The answer should be the records below, word for word, with every image left out.

WORKING DATA:
____________________

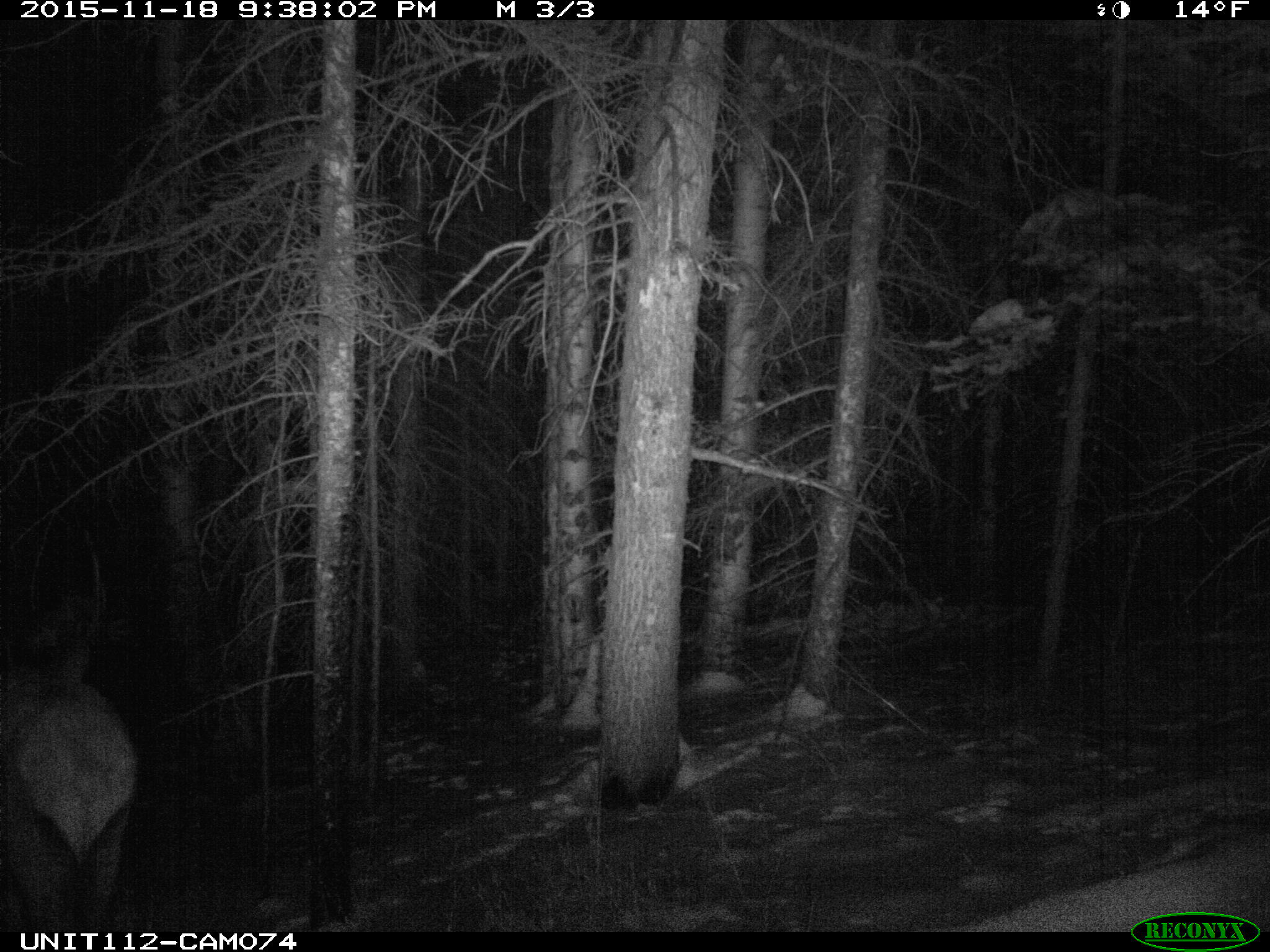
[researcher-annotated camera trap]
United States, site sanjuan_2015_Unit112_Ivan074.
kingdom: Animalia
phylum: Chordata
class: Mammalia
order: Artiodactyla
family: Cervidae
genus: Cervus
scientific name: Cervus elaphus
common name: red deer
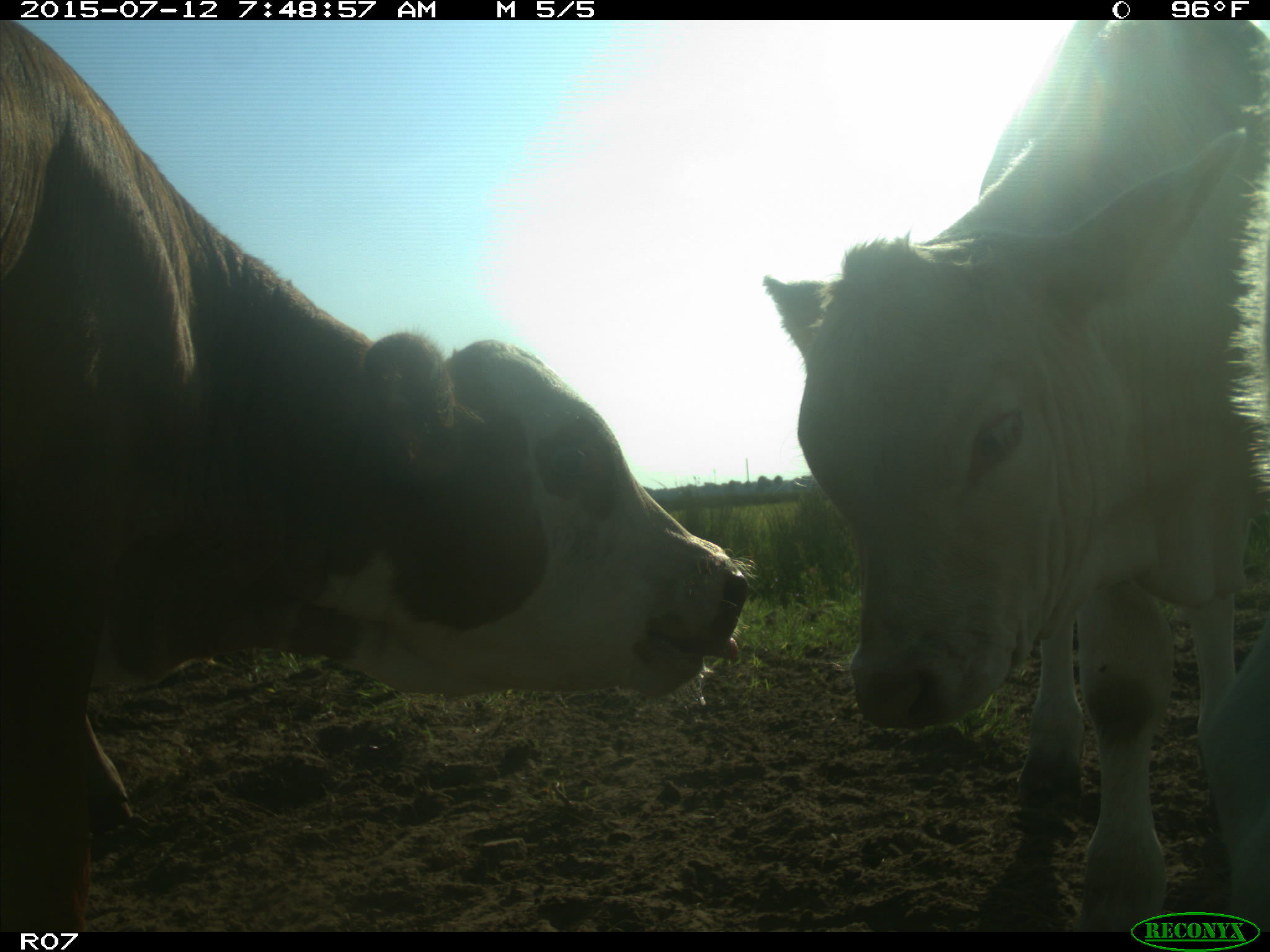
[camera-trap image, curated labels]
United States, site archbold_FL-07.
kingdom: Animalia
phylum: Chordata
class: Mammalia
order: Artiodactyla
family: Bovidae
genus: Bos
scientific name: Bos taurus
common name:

____________________

ANSWER AREA:
[researcher-annotated camera trap]
United States, site sanjuan_2015_Unit112_Ivan074.
kingdom: Animalia
phylum: Chordata
class: Mammalia
order: Artiodactyla
family: Cervidae
genus: Cervus
scientific name: Cervus elaphus
common name: red deer
[camera-trap image, curated labels]
United States, site archbold_FL-07.
kingdom: Animalia
phylum: Chordata
class: Mammalia
order: Artiodactyla
family: Bovidae
genus: Bos
scientific name: Bos taurus
common name:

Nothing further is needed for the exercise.